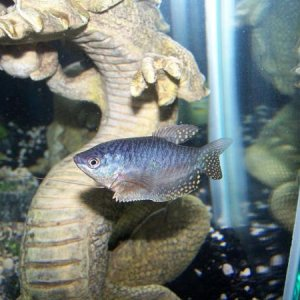 Male Blue Gourami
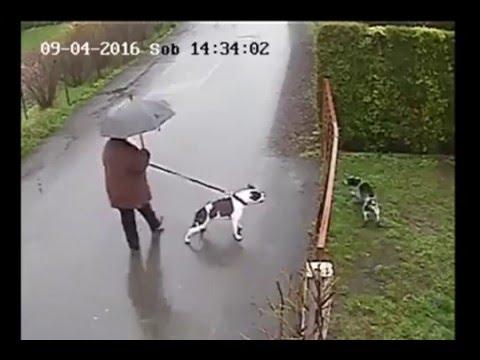 Собака попыталась напасть на…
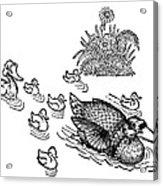 Andersen: Ugly Duckling Acrylic Print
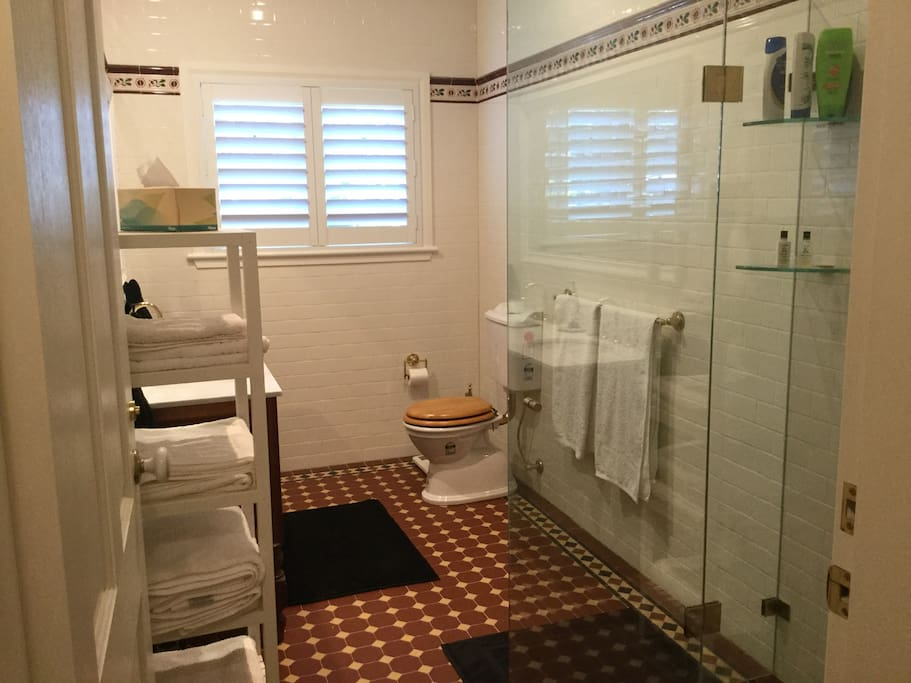 Bathroom adjoining bedroom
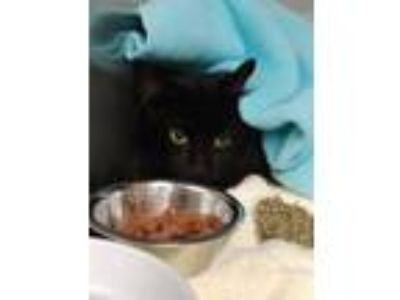 Adopt Jamie a All Black Domestic Longhair / Domestic Shorthair / Mixed cat in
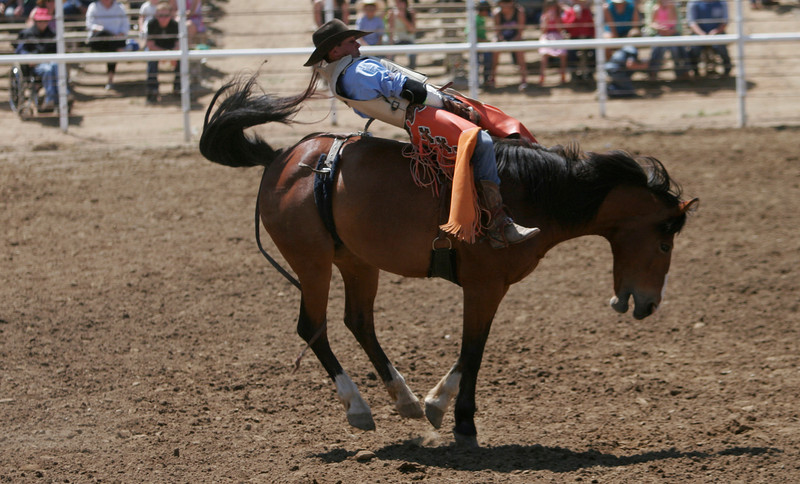 A cowboy hangs on during the Bareback Bronc riding portion of the 2014 Woodlake Lions Rodeo.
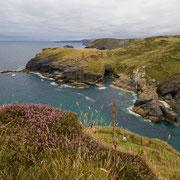 Küstenstrich in der Nähe von Tintagel, Cornwall, Südwestengland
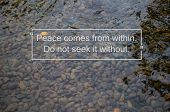 Meditation Brings Wisdom. Peace Come From Within Buddhist Quote On Clear Water Flow Over Stones In R poster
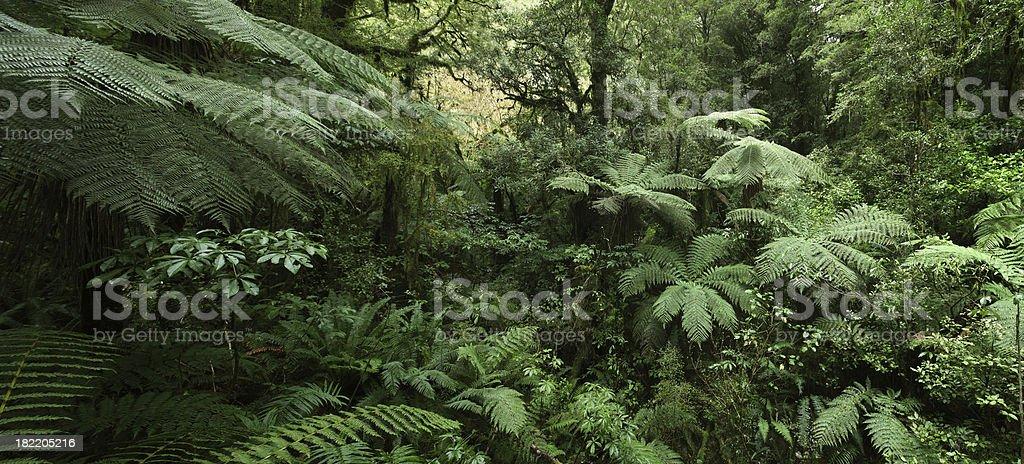 Floresta de samambaias, Nova Zelândia - foto de acervo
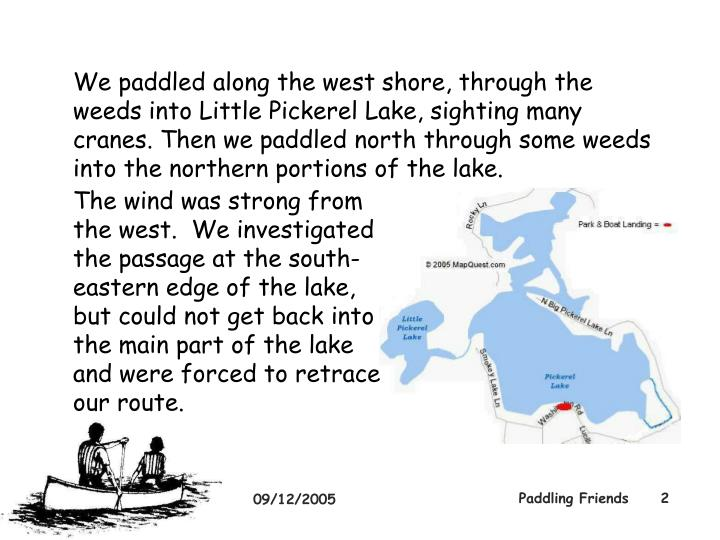 We paddled along the west shore, through the weeds into Little Pickerel Lake, sighting many cranes. Then we paddled north through some weeds into the northern portions of the lake.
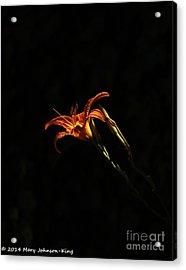 Tiger Lily On Black Acrylic Print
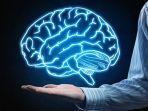 Kenali Gejala dan Penyebab Penyakit Radang Otak, Perkuat Daya Tahan Tubuh Bisa Jadi Solusi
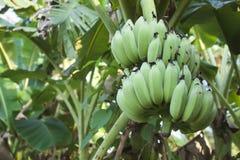 Bananes vertes s'élevant sur la paume de banane Photo libre de droits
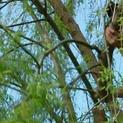 How to Prune a Large Tree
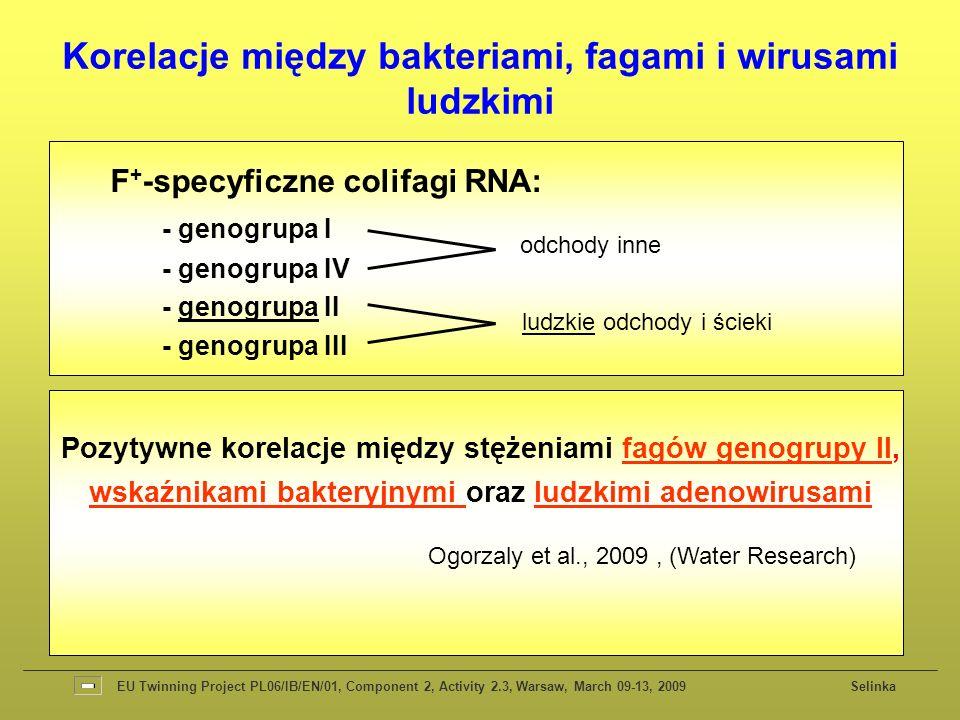Korelacje między bakteriami, fagami i wirusami ludzkimi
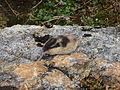 Lemming camouflage.JPG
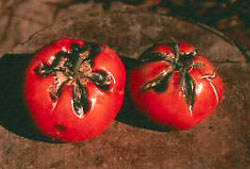 Growth cracks on tomatoes can lead to serious deterioration of the fruit.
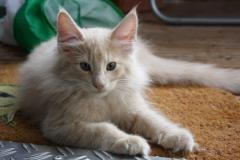 Norwegische Waldkatze Billie mit 12 Wochen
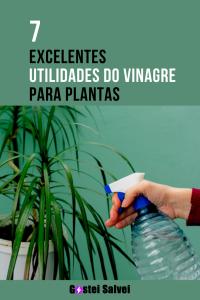 Read more about the article 7 Excelentes utilidades do vinagre para plantas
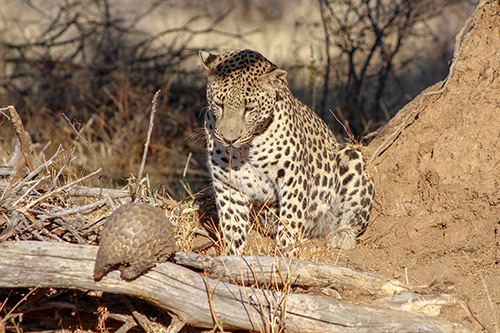 leopard and pangolin research at AfriCat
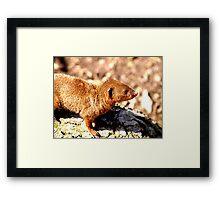 Dwarf Mongooes Framed Print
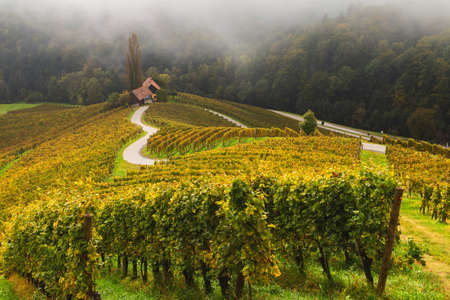 Autumn landscape of famous Slovenian and Austrian heart shape wine road among vineyards in Slovenia, near Maribor
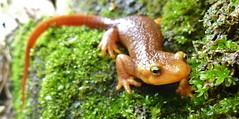 California Newt (Santa Monica Mountains National Recreation Area) Tags: animals native wildlife amphibians animalsandinsects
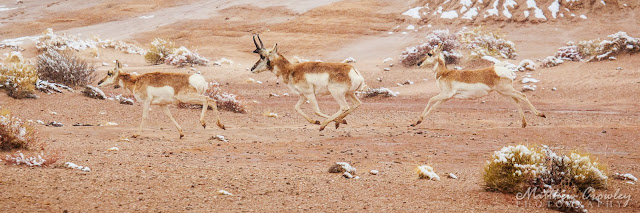 Pronghorn Dash - Antelope galloping
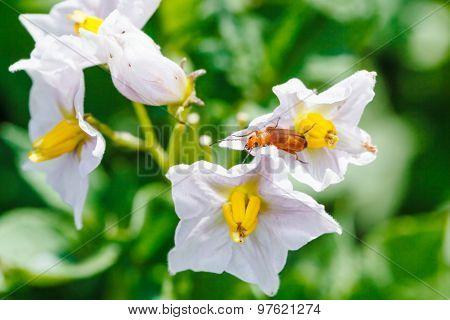 Red Beetle In Potato Flower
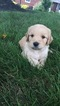 Goldendoodle Puppy For Sale in EPHRATA, PA,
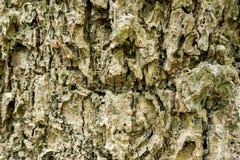 Крупный план поверхности раковины дерева См. картину ясно стоковое фото rf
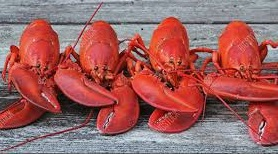 lobster gang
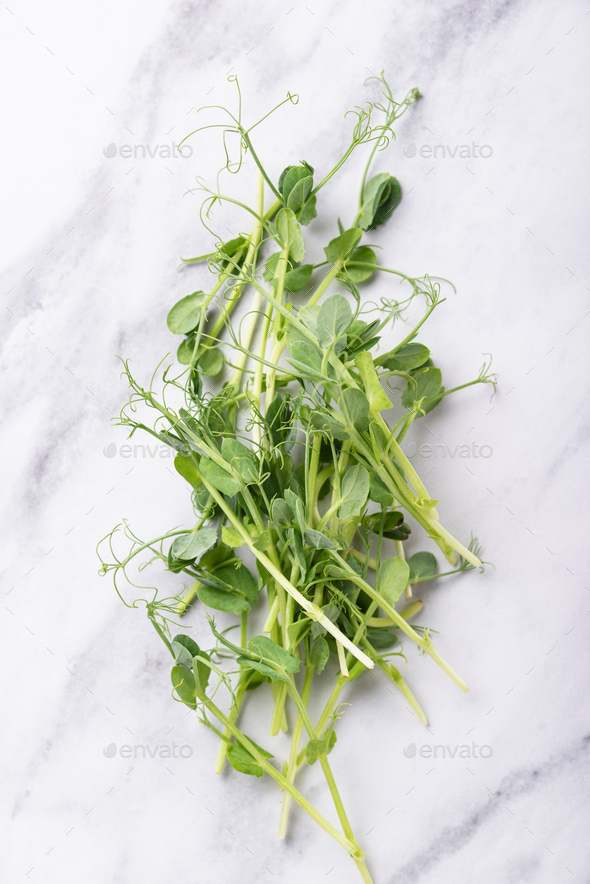 Fresh micro greens peas sprouts - Stock Photo - Images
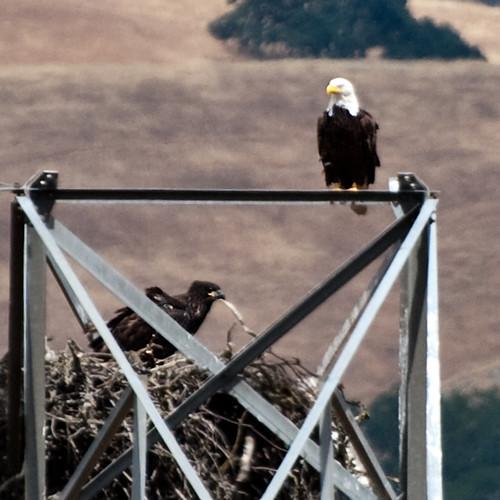 Eaglet #4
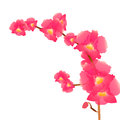 A branch of pink orchids isolation Stock Image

━━━━━━━━━━━━━━━━━━━━━━━━━━━━━━

Please transcribe, word for word, every line from the one containing "Bananes vertes s'élevant" through the last line of the records, both included, and leave the pictures out.

### Exercise result
 Bananes vertes s'élevant sur la paume de banane Photo libre de droits
 How to Prune a Large Tree
Korelacje między bakteriami, fagami i wirusami ludzkimi
 Lemming camouflage.JPG
 Growth cracks on tomatoes can lead to serious deterioration of the fruit.
 Norwegische Waldkatze Billie mit 12 Wochen
 Read more about the article 7 Excelentes utilidades do vinagre para plantas
 leopard and pangolin research at AfriCat
 Dwarf Mongooes Framed Print
 Autumn landscape of famous Slovenian and Austrian heart shape wine road among vineyards in Slovenia, near Maribor
 California Newt (Santa Monica Mountains National Recreation Area) Tags: animals native wildlife amphibians animalsandinsects
 Pronghorn Dash - Antelope galloping
 Red Beetle In Potato Flower
 Goldendoodle Puppy For Sale in EPHRATA, PA,
 Крупный план поверхности раковины дерева См. картину ясно стоковое фото rf
 lobster gang
 Fresh micro greens peas sprouts - Stock Photo - Images
 Eaglet #4
 A branch of pink orchids isolation Stock Image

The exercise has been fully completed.